◆ Tindakan yang Diperlukan:
1. Siapa penulis teks Qanun Takwil?
2. Salin dengan tepat bagian teks Qanun Takwil yang diawali kata-kata yang memuat "Kalimat yang musykil" dan diakhiri dengan "كنتم (الحديد: 4)".
3. Teruskan teks Qanun Takwil setelah kalimat terakhir yang ditampilkan.

◆ Kutipan Teks:
===============
Qanun Takwil

Qanun Takwil

QANUN TAKWIL

Oleh: Imam Sanusi

Kalimat yang musykil dari Alquran dan hadis sangat banyak dan para ulama telah mengarang tentang semua itu dan telah berkomentar atasnya dengan berbagai karya. Patokan secara global dalam menyikapi semua kalimat musykil itu adalah bahwasanya setiap kalimat musykil tersebut mustahil makna zahirnya dan harus dilihat diperinci terlebih dahulu:

1. Apabila ia tidak dapat menerima kecuali satu makna takwilan saja, maka wajib menggunakan satu makna tersebut, seperti firman Allah:

وهو معكم أينما كنتم (الحديد: 4)

"Dia bersama kalian di manapun kalian berada"
===============
◆ Daftar yang Disediakan:
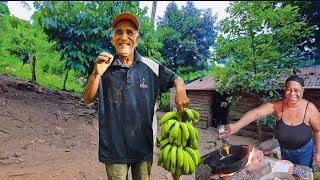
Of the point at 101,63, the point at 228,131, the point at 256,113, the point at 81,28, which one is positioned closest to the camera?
the point at 101,63

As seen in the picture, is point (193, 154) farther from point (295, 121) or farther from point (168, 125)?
point (295, 121)

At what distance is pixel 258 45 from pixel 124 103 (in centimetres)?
884

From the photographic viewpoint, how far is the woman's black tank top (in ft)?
12.1

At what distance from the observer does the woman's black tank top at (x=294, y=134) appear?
3.68 meters

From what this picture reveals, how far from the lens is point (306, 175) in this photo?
131 inches

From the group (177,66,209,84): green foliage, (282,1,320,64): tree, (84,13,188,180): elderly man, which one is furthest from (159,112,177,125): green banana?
(177,66,209,84): green foliage

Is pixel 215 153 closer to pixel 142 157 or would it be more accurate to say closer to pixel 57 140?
pixel 142 157

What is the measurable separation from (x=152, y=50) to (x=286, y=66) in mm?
4557

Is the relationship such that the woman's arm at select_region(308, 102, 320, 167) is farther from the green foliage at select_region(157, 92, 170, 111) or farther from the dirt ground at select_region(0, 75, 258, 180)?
the green foliage at select_region(157, 92, 170, 111)

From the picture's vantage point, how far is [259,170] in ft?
10.6

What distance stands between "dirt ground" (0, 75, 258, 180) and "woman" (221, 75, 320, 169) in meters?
3.66

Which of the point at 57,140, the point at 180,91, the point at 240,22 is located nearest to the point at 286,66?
the point at 240,22

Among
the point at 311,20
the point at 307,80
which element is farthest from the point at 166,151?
the point at 311,20

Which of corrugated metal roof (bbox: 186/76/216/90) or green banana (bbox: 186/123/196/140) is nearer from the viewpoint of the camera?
green banana (bbox: 186/123/196/140)
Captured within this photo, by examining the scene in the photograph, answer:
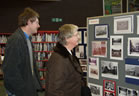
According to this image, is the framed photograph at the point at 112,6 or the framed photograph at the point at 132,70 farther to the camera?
the framed photograph at the point at 112,6

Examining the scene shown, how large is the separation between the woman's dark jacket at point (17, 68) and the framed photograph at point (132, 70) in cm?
119

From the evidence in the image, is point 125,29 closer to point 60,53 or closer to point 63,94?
point 60,53

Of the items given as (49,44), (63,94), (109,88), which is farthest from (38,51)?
(63,94)

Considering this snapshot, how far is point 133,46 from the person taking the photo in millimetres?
2133

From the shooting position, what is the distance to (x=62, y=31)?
2.03m

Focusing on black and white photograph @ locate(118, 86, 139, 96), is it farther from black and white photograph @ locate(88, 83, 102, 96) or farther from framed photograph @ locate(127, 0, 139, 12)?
framed photograph @ locate(127, 0, 139, 12)

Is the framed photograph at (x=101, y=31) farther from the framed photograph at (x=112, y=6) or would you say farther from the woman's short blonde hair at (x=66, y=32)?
the framed photograph at (x=112, y=6)

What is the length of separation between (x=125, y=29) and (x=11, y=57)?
140cm

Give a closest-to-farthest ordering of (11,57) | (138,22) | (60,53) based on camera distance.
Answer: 1. (11,57)
2. (60,53)
3. (138,22)

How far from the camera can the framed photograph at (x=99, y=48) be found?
2477 millimetres

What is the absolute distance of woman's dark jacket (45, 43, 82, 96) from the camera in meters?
1.81

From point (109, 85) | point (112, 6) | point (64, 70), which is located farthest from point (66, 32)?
point (112, 6)

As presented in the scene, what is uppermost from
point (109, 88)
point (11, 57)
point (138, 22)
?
point (138, 22)

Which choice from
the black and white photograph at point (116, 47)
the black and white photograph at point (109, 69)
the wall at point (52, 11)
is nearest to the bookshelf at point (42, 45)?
the wall at point (52, 11)
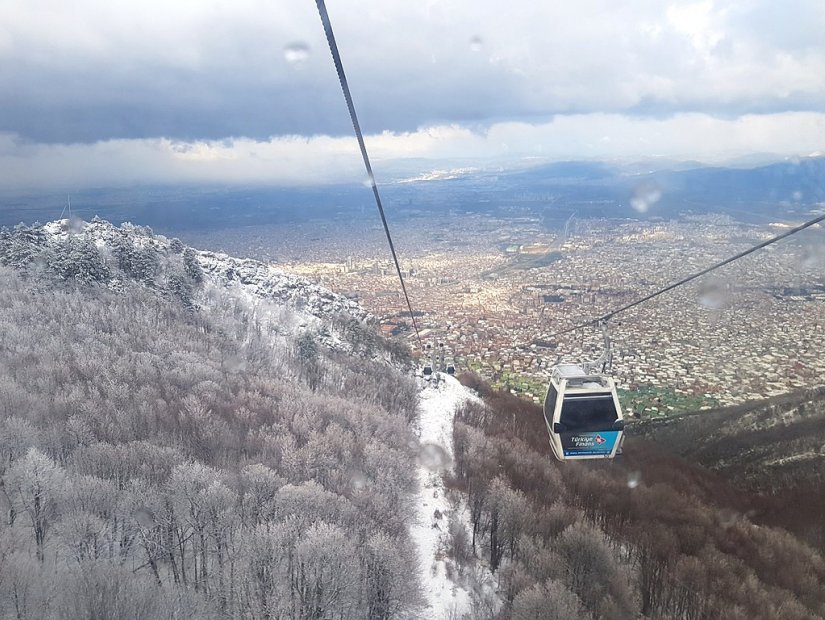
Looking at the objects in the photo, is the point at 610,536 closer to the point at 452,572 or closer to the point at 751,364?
the point at 452,572

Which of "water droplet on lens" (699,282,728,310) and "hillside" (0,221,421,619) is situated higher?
"hillside" (0,221,421,619)

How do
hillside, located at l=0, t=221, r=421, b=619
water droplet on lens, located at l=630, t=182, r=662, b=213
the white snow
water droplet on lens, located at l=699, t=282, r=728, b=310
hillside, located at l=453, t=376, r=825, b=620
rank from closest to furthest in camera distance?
hillside, located at l=0, t=221, r=421, b=619, hillside, located at l=453, t=376, r=825, b=620, the white snow, water droplet on lens, located at l=699, t=282, r=728, b=310, water droplet on lens, located at l=630, t=182, r=662, b=213

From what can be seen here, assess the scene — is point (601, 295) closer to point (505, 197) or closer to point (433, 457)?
point (433, 457)

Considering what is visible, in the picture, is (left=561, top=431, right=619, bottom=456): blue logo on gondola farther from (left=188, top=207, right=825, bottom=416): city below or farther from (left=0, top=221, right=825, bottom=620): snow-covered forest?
(left=188, top=207, right=825, bottom=416): city below

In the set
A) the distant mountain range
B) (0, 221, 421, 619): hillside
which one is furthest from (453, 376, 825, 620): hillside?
the distant mountain range

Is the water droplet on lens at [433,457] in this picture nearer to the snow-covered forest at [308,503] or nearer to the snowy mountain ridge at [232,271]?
the snow-covered forest at [308,503]

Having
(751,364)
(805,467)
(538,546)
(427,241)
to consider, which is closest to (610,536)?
(538,546)
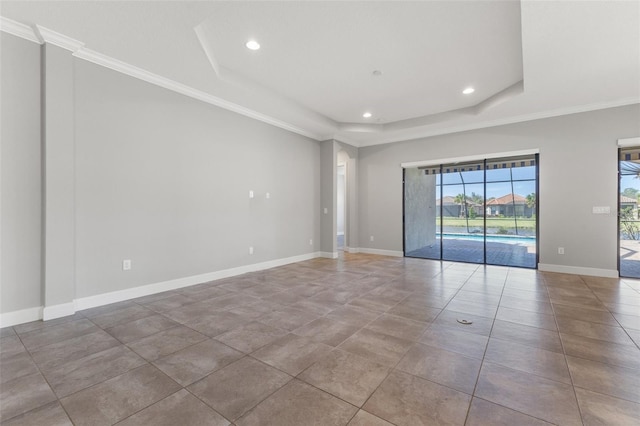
===============
◆ Jawaban Setiap Tugas:
1. Imam Sanusi.

2.
Kalimat yang musykil dari Alquran dan hadis sangat banyak dan para ulama telah mengarang tentang semua itu dan telah berkomentar atasnya dengan berbagai karya. Patokan secara global dalam menyikapi semua kalimat musykil itu adalah bahwasanya setiap kalimat musykil tersebut mustahil makna zahirnya dan harus dilihat diperinci terlebih dahulu:

1. Apabila ia tidak dapat menerima kecuali satu makna takwilan saja, maka wajib menggunakan satu makna tersebut, seperti firman Allah:

وهو معكم أينما كنتم (الحديد: 4)

3.
Sesungguhnya kebersamaan dalam makna tahayyuz (mempunyai batas fisikal) dan hulul (bertempat) di suatu tempat adalah adalah mustahil bagi Allah Tabaraka Wa Ta'ala karena itu adalah sifat-sifat jisim. Maka wajib memalingkan makna zahir tersebut dan tidak ada lagi makna yang dapat diterima kecuali satu makna yang ditunjukkan oleh konteks ayat, yaitu kebersamaan dengan pengetahuan, pendengaran dan penglihatan.

2. Apabila kalimat yang muskil tersebut dapat menerima lebih dari satu kemungkinan makna, seperti firman Allah:

تجري بأعيننا

"kapal itu berjalan dengan penglihatan kami"

لما خلقت بيدي

"terhadap apa yang Aku ciptakan dengan kedua tangan kami"

الرحمن على العرش استوى

"ar-rahman istawa atas Arays"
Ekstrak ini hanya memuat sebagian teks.